I can't use the id() of the object, because that is only guaranteed to be
unique during the lifetime of the object.

For my application, it doesn't matter if the ids are predictable, so I
could do something as simple as this:

def unique_id():
n = 1234567890
while True:
yield n
n += 1

unique_id = unique_id()

while Application_Is_Running:
make_an_object(id=unique_id())
do_stuff_with_objects()
delete_some_of_them()

which is easy enough, but I thought I'd check if there was an existing
solution in the standard library that I missed.

For that easy solution you can use `itertools.count()`.

Ciao,
Marc 'BlackJack' Rintsch
 
K

kyosohma

I have an application that will be producing many instances, using them
for a while, then tossing them away, and I want each one to have a unique
identifier that won't be re-used for the lifetime of the Python session.

I can't use the id() of the object, because that is only guaranteed to be
unique during the lifetime of the object.

For my application, it doesn't matter if the ids are predictable, so I
could do something as simple as this:

def unique_id():
n = 1234567890
while True:
yield n
n += 1

unique_id = unique_id()

while Application_Is_Running:
make_an_object(id=unique_id())
do_stuff_with_objects()
delete_some_of_them()

which is easy enough, but I thought I'd check if there was an existing
solution in the standard library that I missed. Also, for other
applications, I might want them to be rather less predictable.

You could always use the md5 module along with time.time() to generate
a unique id.

Mike
 
W

Wildemar Wildenburger

Will said:
]
which is easy enough, but I thought I'd check if there was an existing
solution in the standard library that I missed. Also, for other
applications, I might want them to be rather less predictable.

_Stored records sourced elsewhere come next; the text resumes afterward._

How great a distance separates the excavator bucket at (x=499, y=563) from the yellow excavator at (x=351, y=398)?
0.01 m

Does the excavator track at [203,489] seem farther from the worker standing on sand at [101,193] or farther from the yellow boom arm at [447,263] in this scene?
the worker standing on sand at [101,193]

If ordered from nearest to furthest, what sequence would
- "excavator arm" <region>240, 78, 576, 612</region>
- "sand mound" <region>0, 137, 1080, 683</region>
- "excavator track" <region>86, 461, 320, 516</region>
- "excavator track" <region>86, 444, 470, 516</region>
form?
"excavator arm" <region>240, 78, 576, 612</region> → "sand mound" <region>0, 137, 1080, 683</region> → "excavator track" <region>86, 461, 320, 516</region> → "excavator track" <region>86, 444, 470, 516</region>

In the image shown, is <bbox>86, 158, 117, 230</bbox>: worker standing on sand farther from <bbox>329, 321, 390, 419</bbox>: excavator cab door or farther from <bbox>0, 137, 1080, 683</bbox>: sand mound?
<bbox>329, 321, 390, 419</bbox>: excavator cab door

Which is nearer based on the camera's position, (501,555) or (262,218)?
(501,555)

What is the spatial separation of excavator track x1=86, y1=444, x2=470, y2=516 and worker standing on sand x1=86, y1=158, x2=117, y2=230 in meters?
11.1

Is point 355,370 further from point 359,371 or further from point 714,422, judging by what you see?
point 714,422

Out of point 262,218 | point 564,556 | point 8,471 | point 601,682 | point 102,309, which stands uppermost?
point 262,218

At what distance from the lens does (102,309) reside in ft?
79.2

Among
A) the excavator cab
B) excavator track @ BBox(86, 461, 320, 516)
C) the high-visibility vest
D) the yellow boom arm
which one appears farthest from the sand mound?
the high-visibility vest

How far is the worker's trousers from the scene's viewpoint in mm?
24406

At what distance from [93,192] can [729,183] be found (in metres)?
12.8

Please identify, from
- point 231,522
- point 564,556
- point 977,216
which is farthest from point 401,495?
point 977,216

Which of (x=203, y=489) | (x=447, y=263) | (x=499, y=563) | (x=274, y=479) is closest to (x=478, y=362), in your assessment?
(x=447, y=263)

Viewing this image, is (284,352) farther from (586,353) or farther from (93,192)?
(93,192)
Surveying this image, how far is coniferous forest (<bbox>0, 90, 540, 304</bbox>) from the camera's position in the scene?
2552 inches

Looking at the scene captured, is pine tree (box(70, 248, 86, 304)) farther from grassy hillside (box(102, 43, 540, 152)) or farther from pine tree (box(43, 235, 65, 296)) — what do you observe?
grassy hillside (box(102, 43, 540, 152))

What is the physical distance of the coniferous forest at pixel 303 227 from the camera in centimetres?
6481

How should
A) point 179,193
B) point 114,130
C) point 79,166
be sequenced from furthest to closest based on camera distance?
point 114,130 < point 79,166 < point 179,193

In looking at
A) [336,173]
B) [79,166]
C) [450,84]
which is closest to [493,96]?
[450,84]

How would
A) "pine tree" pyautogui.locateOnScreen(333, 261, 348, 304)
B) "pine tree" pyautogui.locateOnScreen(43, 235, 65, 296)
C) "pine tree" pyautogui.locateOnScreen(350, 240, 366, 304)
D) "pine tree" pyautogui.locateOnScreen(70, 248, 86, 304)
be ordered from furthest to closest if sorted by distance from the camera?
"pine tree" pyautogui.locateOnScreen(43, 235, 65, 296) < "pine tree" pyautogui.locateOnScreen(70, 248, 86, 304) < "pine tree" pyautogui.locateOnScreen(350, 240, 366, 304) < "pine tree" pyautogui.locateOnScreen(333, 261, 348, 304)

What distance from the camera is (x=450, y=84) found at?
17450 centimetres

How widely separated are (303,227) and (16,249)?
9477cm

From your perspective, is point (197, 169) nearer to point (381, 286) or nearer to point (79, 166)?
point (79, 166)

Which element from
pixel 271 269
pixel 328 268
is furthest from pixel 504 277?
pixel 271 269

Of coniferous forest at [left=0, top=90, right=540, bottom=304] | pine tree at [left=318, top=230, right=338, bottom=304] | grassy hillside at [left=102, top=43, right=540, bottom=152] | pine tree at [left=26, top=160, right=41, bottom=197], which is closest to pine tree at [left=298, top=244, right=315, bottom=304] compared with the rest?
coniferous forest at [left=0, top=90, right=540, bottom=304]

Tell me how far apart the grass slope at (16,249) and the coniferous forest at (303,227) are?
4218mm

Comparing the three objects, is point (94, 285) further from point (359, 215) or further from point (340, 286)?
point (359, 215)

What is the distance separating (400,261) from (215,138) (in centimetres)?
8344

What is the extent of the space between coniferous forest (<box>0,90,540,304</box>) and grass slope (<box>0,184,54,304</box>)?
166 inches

2.5 includes the uuid module for RFC 4122 universally-unique IDs:

http://docs.python.org/lib/module-uuid.html
Jesus Christ! What in all the world *doesn't* Python do already?!

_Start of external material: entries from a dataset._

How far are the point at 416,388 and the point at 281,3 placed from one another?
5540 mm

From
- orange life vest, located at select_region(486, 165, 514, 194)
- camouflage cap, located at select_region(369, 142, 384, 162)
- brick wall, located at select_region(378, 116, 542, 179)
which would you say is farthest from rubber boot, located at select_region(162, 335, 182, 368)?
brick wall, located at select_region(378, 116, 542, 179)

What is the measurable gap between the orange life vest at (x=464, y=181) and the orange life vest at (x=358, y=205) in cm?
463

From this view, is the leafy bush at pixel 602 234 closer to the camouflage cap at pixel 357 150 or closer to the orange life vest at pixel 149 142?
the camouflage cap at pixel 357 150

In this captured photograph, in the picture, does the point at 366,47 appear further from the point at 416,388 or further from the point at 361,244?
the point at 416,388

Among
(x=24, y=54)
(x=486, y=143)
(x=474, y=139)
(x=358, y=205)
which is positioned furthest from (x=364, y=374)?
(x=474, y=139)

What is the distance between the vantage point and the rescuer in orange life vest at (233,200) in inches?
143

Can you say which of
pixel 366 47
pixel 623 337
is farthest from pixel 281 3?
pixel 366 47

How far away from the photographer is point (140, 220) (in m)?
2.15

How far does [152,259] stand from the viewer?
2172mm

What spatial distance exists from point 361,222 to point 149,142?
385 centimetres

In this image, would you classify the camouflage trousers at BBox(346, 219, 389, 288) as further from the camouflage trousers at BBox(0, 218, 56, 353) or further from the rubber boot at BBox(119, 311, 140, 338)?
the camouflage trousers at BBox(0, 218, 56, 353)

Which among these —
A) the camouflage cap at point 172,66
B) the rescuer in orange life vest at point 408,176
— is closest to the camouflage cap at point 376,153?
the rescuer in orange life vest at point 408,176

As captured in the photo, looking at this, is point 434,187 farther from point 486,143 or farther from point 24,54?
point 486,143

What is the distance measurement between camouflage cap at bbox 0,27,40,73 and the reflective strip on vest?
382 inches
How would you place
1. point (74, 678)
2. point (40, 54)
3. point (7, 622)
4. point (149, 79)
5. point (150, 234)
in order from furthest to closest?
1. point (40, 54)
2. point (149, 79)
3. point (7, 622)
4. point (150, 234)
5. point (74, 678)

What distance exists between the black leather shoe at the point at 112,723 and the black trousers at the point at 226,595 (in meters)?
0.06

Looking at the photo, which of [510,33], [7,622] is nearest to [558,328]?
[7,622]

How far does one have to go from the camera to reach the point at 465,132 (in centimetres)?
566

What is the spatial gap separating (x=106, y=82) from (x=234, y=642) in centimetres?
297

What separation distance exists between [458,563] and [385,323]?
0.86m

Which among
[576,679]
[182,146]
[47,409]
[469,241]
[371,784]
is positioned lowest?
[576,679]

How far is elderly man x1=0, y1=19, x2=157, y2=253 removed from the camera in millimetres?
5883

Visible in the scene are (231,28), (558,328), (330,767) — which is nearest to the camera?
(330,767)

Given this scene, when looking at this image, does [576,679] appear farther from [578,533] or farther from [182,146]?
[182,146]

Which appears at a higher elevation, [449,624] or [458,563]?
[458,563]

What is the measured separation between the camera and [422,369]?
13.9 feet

Can't we now just write up a module for the standard lib that takes care
of writing all the other code as well and just forget about getting our
hands dirty with programming altogether?

/W
(just in case: ;)!)
 
P

Paul Rubin

Steven D'Aprano said:
def unique_id():
n = 1234567890
while True:
yield n
n += 1

unique_id = itertools.count(1234567890)
which is easy enough, but I thought I'd check if there was an existing
solution in the standard library that I missed. Also, for other
applications, I might want them to be rather less predictable.

def unique_id():
return os.urandom(10).encode('hex')
 
P

Paul Rubin

Paul Rubin said:
def unique_id():
return os.urandom(10).encode('hex')

Sorry, make that 32 or 40 instead of 10, if the number of id's is large,
to make birthday collisions unlikely.

If you don't want the id's to be that large, you can implement a
Feistel cipher using md5 or sha as the round function pretty
straightforwardly, then just feed successive integers through it.
That also guarantees uniqueness, at least within one run of the
program. I have some sample code around for that, let me know if you
need it.
 
B

Ben Finney

Will Maier said:
]
which is easy enough, but I thought I'd check if there was an
existing solution in the standard library that I missed. Also, for
other applications, I might want them to be rather less
predictable.

2.5 includes the uuid module for RFC 4122 universally-unique IDs:

http://docs.python.org/lib/module-uuid.html

I second this recommendation. If you want arbitrary unique IDs that
are not a function of the data they identify, the simplest solution is
a monotonically-increasing serial number. If you want more than that,
you might as well go straight to the standard UUIDs.

Even if you're not using Python 2.5, grab the external 'python-uuid'
package for your operating system and use that. If you use the options
for including random elements, the generated UUIDs will even satisfy
your "unpredictable" requirement.
 
S

Steven D'Aprano

unique_id = itertools.count(1234567890)

Sweet!

I really must make itertools second-nature. I always forget it.

def unique_id():
return os.urandom(10).encode('hex')

Any time I see something using a random number to generate IDs, I worry
about collisions. Am I being paranoid? (But even paranoids write code
with bugs...)


Here's something which is a little less predictable than a straight
counter:

def unpredictable_counter(n=12345678):
while True:
n += random.randint(1, 68)
yield n

def more_unpredictable_counter(n=1234567):
uc = unpredictable_counter(n)
pool = []
while True:
if not pool:
pool = [None]*99
for i in range(99):
pool = uc.next()
random.shuffle(pool)
yield pool.pop()
 
P

Paul Rubin

Ben Finney said:
I second this recommendation. If you want arbitrary unique IDs that
are not a function of the data they identify, the simplest solution is
a monotonically-increasing serial number. If you want more than that,
you might as well go straight to the standard UUIDs.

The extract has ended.